## AIM OF THE EXERCISE
Reproduce the material below word for word, starting at the line that contains "Out of the arched" and continuing through the last line of the material, including both ends. Leave out the pictures.

## PROVIDED DATA

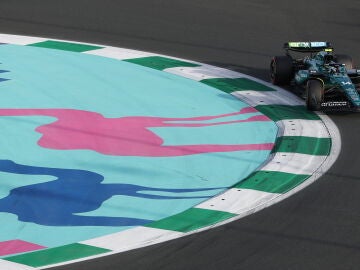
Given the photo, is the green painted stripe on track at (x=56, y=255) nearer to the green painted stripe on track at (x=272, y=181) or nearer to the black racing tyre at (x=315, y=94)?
the green painted stripe on track at (x=272, y=181)

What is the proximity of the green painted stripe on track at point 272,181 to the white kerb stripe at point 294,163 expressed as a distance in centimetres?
14

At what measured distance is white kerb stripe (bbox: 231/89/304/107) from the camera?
12.7 meters

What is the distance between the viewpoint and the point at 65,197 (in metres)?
9.27

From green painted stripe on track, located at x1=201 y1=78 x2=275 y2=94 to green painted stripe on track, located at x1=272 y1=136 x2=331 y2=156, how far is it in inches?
86.7

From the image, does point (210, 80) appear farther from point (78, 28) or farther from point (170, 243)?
point (170, 243)

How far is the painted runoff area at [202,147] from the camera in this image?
8250 mm

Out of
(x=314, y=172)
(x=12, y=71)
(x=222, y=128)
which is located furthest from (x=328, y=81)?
(x=12, y=71)

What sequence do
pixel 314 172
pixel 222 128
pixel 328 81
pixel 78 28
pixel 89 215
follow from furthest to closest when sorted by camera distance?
pixel 78 28, pixel 328 81, pixel 222 128, pixel 314 172, pixel 89 215

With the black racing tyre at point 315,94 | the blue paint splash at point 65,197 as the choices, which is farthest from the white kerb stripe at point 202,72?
the blue paint splash at point 65,197

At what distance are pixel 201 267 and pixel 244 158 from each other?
312 cm

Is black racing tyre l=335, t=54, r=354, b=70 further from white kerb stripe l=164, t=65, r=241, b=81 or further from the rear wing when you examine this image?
white kerb stripe l=164, t=65, r=241, b=81

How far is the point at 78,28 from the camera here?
52.8 feet

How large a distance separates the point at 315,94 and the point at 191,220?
392 cm

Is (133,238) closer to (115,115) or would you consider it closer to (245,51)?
(115,115)
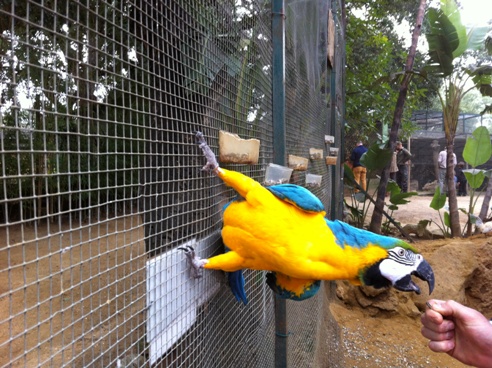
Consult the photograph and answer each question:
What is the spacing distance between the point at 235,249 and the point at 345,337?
2.65m

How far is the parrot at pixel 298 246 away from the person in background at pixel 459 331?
0.13 metres

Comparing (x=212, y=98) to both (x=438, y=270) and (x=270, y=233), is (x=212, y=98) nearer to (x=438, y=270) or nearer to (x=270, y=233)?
(x=270, y=233)

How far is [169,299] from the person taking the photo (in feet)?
2.76

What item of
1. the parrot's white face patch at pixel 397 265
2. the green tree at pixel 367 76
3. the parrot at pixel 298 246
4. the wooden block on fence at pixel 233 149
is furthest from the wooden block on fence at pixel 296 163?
the green tree at pixel 367 76

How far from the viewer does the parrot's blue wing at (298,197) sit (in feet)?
3.19

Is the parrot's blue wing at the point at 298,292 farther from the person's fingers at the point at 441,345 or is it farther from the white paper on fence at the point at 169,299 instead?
the person's fingers at the point at 441,345

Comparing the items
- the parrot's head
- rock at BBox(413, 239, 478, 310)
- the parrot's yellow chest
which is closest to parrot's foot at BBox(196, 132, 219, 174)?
the parrot's yellow chest

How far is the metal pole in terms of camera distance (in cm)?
149

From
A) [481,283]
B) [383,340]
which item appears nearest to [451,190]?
[481,283]

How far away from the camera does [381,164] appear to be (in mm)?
4719

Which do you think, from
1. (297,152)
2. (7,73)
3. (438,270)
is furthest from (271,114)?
(438,270)

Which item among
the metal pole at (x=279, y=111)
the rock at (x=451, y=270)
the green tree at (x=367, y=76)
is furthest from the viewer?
the green tree at (x=367, y=76)

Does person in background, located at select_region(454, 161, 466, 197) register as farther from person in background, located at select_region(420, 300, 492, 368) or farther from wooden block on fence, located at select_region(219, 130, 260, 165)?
wooden block on fence, located at select_region(219, 130, 260, 165)

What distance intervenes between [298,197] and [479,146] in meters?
5.09
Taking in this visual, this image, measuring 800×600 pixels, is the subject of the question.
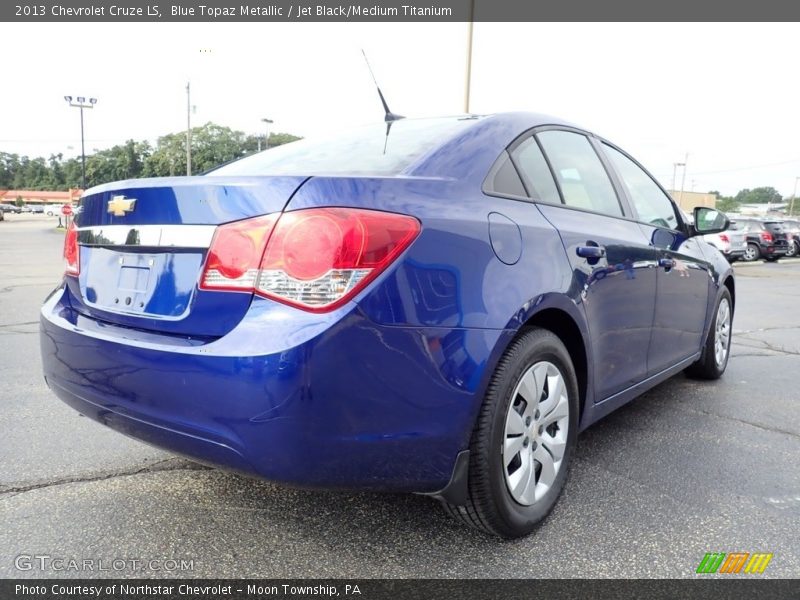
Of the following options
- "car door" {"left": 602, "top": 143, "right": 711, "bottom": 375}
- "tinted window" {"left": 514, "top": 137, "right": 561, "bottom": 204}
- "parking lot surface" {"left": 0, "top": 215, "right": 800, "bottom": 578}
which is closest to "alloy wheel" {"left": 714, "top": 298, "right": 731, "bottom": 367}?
"car door" {"left": 602, "top": 143, "right": 711, "bottom": 375}

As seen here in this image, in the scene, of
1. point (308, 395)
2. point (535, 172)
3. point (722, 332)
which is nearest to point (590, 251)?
point (535, 172)

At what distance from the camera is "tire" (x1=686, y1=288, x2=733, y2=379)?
436 centimetres

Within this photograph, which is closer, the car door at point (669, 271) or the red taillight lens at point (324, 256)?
the red taillight lens at point (324, 256)

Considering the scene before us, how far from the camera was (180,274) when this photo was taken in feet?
6.16

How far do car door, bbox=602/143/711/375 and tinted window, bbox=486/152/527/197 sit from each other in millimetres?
1090

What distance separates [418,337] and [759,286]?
1376 centimetres

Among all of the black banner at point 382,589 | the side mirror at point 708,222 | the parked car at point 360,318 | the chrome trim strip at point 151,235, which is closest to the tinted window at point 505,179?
the parked car at point 360,318

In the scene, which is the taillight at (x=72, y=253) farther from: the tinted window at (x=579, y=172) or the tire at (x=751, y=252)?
the tire at (x=751, y=252)

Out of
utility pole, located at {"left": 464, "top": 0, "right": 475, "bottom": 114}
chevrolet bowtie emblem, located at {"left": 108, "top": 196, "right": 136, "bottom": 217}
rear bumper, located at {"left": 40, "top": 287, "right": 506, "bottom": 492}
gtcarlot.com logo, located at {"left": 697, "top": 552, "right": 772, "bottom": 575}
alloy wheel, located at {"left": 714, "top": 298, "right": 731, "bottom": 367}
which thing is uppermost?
utility pole, located at {"left": 464, "top": 0, "right": 475, "bottom": 114}

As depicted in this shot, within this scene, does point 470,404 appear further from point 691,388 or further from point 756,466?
point 691,388

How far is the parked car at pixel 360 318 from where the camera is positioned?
168 centimetres

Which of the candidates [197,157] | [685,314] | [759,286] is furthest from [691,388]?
[197,157]

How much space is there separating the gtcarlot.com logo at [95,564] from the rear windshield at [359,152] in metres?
1.39

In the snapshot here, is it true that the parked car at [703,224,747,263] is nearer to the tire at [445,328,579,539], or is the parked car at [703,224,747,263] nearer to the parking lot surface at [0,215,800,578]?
the parking lot surface at [0,215,800,578]
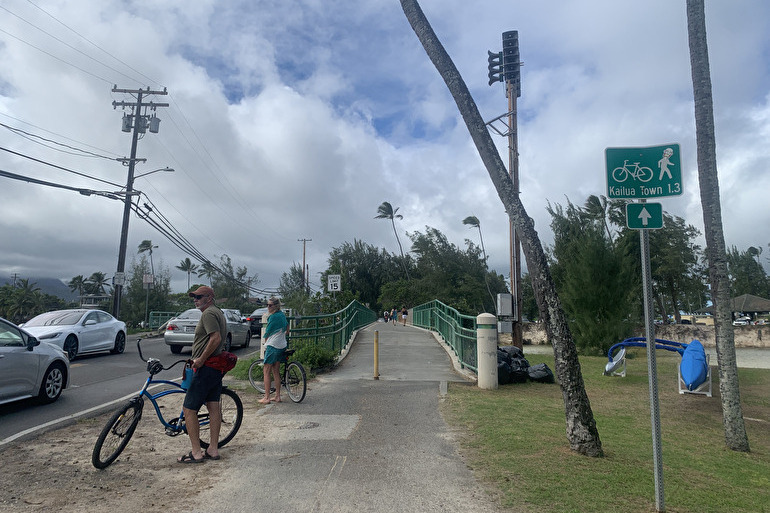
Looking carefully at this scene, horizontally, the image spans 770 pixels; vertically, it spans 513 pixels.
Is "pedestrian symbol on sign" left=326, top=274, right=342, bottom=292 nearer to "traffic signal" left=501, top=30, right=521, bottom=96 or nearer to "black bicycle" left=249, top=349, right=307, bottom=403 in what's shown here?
"traffic signal" left=501, top=30, right=521, bottom=96

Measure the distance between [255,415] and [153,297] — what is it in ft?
124

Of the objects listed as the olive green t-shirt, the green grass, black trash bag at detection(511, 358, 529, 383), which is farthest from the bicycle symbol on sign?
black trash bag at detection(511, 358, 529, 383)

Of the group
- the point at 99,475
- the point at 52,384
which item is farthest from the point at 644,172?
the point at 52,384

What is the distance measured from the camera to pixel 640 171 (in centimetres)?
495

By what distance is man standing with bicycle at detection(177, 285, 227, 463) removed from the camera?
554 centimetres

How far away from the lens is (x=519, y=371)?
11.6 meters

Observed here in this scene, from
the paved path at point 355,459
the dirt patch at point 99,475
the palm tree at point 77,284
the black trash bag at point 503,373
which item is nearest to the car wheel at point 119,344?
the paved path at point 355,459

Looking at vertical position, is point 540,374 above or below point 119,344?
below

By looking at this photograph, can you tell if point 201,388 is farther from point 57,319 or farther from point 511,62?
point 511,62

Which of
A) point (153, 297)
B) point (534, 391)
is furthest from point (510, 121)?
point (153, 297)

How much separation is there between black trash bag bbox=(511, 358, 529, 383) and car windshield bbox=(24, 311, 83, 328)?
11.5 meters

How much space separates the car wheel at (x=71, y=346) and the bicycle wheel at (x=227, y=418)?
9.49 meters

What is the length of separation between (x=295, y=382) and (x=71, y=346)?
338 inches

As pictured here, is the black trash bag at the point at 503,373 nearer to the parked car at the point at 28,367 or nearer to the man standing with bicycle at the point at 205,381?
the man standing with bicycle at the point at 205,381
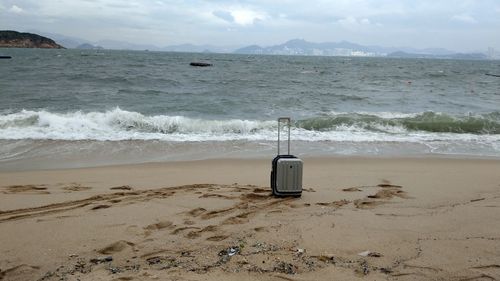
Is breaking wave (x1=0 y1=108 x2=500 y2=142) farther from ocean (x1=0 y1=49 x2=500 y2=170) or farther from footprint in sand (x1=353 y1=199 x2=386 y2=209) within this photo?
footprint in sand (x1=353 y1=199 x2=386 y2=209)

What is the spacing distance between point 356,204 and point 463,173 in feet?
9.92

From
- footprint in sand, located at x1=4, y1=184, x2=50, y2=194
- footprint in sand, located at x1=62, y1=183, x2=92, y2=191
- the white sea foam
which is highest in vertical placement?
the white sea foam

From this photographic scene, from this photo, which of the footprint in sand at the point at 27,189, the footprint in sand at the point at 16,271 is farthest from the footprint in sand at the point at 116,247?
the footprint in sand at the point at 27,189

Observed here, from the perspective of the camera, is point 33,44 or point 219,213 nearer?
point 219,213

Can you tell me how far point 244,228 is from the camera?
397cm

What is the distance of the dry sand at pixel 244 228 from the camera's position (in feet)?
10.3

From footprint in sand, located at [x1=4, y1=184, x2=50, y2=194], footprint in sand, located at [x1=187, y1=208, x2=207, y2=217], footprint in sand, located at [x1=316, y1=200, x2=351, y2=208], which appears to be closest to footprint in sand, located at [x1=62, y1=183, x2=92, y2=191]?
footprint in sand, located at [x1=4, y1=184, x2=50, y2=194]

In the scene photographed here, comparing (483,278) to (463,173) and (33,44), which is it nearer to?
(463,173)

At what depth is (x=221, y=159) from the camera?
7.97 m

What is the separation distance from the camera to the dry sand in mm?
3150

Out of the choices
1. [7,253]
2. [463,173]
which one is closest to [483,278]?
[7,253]

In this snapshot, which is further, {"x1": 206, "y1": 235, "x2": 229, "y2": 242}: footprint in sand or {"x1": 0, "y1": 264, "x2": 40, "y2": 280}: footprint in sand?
{"x1": 206, "y1": 235, "x2": 229, "y2": 242}: footprint in sand

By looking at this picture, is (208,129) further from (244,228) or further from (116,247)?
(116,247)

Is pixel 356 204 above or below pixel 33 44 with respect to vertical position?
below
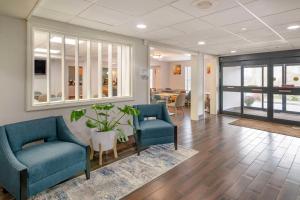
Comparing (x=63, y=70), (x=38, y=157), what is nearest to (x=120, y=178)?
(x=38, y=157)

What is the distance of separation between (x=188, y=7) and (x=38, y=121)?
267 cm

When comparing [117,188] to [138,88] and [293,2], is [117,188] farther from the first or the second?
[293,2]

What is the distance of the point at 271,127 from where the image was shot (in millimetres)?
5609

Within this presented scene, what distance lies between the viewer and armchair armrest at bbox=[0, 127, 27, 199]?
6.26 feet

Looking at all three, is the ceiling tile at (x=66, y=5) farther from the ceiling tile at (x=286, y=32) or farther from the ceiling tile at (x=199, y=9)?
the ceiling tile at (x=286, y=32)

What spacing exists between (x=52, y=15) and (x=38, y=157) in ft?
7.12

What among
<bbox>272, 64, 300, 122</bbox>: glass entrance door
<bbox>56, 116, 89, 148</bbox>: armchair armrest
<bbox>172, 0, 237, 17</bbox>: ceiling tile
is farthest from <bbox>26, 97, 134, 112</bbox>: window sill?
<bbox>272, 64, 300, 122</bbox>: glass entrance door

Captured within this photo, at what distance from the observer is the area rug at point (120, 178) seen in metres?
2.27

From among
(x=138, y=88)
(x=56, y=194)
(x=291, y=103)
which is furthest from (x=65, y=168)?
(x=291, y=103)

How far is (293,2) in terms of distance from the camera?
242cm

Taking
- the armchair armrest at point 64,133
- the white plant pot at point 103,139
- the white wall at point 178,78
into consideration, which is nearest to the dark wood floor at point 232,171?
the white plant pot at point 103,139

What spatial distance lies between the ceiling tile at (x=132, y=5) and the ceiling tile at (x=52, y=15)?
79cm

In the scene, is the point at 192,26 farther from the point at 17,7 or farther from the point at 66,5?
the point at 17,7

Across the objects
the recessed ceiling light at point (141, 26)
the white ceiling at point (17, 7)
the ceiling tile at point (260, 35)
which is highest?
the ceiling tile at point (260, 35)
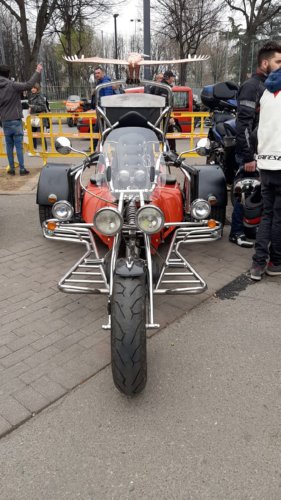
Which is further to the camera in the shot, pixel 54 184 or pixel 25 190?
pixel 25 190

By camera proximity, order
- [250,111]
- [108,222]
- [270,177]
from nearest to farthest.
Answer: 1. [108,222]
2. [270,177]
3. [250,111]

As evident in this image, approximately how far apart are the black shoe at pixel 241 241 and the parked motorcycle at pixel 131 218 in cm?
60

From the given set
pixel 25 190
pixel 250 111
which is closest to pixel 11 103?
pixel 25 190

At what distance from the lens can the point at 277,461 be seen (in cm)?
220

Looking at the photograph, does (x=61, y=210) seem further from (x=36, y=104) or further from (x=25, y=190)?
(x=36, y=104)

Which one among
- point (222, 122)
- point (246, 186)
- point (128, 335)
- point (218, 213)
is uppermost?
point (222, 122)

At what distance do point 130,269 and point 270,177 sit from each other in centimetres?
218

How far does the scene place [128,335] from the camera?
8.00 ft

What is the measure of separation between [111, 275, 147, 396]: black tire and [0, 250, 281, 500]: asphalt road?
22 cm

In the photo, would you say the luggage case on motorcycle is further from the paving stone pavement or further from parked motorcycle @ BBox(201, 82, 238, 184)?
the paving stone pavement

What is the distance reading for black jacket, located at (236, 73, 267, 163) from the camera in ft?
15.3

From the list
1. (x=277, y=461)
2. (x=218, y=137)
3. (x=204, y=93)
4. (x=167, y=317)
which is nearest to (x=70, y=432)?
(x=277, y=461)

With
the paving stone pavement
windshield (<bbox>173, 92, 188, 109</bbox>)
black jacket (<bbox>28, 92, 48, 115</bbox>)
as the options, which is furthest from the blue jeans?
windshield (<bbox>173, 92, 188, 109</bbox>)

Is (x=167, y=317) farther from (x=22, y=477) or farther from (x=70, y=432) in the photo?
(x=22, y=477)
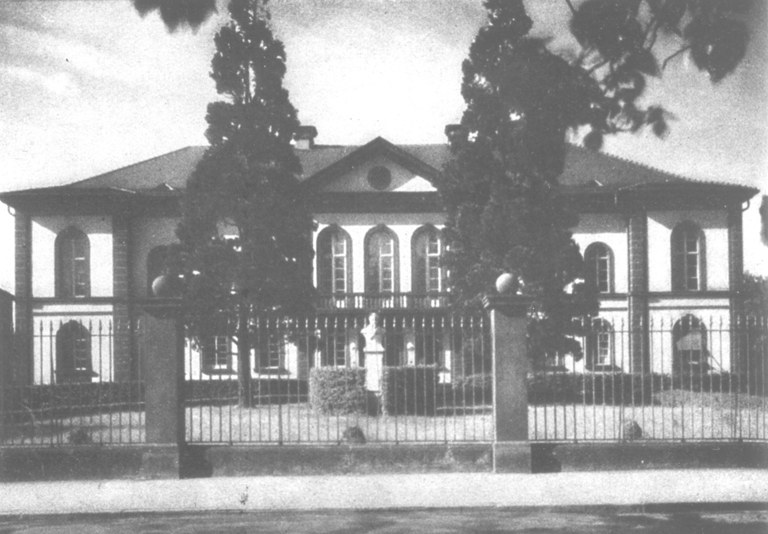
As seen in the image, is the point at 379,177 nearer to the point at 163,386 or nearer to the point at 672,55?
the point at 163,386

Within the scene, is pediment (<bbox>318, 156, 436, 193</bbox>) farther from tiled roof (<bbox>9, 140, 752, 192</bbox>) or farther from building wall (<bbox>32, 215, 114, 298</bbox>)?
building wall (<bbox>32, 215, 114, 298</bbox>)

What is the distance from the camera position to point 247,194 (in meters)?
29.1

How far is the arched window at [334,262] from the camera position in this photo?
36.6 meters

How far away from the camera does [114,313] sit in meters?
35.8

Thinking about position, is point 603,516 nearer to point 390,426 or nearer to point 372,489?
point 372,489

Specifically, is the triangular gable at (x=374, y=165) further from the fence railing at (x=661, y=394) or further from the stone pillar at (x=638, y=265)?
the fence railing at (x=661, y=394)

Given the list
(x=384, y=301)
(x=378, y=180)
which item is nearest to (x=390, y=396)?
(x=384, y=301)

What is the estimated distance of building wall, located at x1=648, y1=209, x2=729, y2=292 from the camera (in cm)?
3616

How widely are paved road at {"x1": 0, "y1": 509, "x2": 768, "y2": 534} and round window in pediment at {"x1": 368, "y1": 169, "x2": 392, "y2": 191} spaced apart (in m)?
27.1

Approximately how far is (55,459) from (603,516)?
6745 mm

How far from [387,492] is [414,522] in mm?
1561

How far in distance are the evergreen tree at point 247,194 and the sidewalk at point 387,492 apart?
16.8 meters

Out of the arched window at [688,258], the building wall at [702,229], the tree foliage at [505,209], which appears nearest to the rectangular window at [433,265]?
the tree foliage at [505,209]

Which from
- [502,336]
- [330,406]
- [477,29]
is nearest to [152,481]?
[502,336]
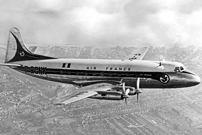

## EXERCISE RESPONSE
Out of the arched window at [688,258], the building wall at [702,229], the tree foliage at [505,209], which appears nearest to the rectangular window at [433,265]?
the tree foliage at [505,209]

Which from
- [502,336]
- [330,406]
- [477,29]
is nearest to [152,481]?
[502,336]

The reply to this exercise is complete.